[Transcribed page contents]
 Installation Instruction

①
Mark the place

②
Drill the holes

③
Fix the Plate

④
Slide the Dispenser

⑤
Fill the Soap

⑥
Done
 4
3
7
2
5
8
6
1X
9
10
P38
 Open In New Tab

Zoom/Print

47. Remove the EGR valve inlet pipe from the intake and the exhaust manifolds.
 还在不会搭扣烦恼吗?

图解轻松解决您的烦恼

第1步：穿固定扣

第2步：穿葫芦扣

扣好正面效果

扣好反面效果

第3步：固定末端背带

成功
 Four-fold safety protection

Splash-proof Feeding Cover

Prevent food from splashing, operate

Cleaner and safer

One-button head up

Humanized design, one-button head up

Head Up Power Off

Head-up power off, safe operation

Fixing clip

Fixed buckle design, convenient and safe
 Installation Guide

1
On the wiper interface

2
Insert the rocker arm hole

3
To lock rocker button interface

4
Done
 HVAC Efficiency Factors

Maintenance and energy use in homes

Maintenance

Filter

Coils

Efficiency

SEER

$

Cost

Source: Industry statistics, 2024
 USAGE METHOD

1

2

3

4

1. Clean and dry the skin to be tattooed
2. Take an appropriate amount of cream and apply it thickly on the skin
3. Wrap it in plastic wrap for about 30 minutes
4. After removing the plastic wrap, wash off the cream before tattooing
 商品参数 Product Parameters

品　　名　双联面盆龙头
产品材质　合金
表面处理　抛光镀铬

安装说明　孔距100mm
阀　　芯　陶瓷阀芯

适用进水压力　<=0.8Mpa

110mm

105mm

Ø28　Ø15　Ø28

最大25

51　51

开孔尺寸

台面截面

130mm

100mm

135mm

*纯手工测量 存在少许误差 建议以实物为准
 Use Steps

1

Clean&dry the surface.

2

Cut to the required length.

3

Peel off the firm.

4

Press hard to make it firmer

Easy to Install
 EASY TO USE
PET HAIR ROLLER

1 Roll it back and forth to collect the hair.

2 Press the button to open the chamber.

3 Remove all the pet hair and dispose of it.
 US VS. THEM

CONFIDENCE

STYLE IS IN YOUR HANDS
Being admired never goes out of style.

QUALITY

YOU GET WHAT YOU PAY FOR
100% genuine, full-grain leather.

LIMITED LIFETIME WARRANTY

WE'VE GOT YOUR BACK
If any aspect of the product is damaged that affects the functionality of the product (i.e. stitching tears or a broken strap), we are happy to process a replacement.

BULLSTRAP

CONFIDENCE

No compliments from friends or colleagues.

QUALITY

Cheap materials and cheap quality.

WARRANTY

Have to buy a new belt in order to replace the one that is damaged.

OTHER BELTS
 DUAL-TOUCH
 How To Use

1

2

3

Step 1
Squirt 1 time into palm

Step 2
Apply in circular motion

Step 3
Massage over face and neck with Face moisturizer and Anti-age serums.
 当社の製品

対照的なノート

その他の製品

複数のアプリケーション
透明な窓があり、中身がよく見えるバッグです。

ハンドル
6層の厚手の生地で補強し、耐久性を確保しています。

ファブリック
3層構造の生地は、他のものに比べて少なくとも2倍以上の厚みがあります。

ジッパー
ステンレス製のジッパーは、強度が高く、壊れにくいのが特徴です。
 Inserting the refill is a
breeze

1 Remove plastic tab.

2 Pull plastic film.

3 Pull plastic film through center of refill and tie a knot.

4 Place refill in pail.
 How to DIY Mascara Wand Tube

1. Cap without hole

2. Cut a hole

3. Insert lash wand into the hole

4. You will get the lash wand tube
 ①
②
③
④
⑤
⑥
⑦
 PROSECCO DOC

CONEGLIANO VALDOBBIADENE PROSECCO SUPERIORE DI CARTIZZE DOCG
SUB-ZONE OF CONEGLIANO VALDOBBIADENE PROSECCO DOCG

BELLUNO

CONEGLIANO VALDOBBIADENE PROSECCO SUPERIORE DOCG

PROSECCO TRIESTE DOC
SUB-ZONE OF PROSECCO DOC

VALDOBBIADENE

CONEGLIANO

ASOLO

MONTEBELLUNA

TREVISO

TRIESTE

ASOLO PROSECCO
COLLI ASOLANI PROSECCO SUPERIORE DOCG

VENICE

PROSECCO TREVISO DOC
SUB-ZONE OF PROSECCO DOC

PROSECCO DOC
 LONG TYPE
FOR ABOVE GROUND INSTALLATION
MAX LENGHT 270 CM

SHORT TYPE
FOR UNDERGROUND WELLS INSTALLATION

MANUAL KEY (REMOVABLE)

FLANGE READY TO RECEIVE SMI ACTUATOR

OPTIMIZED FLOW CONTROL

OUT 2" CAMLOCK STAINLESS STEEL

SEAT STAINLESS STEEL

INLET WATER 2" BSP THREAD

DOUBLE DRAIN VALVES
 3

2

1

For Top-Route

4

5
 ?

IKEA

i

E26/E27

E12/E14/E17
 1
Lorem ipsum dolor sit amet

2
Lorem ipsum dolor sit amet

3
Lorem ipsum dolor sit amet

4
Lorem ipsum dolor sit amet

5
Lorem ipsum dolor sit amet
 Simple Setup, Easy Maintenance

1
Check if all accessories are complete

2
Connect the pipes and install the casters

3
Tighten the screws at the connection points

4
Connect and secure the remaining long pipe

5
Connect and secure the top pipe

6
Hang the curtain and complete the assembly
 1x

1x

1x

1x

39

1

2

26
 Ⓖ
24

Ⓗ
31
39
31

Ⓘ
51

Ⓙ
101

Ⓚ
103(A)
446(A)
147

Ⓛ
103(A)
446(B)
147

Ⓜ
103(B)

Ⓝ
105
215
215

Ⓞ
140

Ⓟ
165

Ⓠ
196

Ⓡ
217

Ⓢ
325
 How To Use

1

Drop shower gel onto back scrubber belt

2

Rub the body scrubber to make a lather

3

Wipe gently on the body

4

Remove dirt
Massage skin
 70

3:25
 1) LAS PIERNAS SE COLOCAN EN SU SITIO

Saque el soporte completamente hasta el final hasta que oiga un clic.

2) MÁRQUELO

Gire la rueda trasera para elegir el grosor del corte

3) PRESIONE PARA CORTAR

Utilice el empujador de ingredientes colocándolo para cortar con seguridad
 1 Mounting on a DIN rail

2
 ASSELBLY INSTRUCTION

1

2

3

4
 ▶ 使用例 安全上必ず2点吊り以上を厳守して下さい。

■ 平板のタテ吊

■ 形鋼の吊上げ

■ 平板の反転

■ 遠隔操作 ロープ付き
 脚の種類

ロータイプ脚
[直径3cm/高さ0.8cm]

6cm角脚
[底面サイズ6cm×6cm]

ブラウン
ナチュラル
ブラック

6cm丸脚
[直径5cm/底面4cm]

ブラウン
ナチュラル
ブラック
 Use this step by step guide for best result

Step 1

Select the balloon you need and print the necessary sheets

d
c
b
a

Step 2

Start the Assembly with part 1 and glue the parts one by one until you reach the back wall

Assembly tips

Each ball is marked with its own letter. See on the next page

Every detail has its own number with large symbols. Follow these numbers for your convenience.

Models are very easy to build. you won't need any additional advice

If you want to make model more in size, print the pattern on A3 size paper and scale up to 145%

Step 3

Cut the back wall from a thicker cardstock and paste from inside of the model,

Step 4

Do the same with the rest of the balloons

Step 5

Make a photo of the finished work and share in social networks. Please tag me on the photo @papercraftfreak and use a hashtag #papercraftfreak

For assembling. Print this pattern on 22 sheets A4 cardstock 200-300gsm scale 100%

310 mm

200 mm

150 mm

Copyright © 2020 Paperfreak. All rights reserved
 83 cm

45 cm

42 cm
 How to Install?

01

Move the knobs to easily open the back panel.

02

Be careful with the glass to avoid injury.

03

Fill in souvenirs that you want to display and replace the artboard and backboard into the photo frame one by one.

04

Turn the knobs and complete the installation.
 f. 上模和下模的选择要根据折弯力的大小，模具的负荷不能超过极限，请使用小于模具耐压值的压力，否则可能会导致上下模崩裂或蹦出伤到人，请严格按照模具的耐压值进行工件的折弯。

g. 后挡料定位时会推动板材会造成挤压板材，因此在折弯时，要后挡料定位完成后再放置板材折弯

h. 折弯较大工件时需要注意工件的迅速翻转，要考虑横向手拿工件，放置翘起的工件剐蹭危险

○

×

WORK TO BE COMPLETED:
Each line in the data that holds the string "into" must be returned.

EXPECTED ANSWER:
Squirt 1 time into palm
3. Insert lash wand into the hole
Fill in souvenirs that you want to display and replace the artboard and backboard into the photo frame one by one.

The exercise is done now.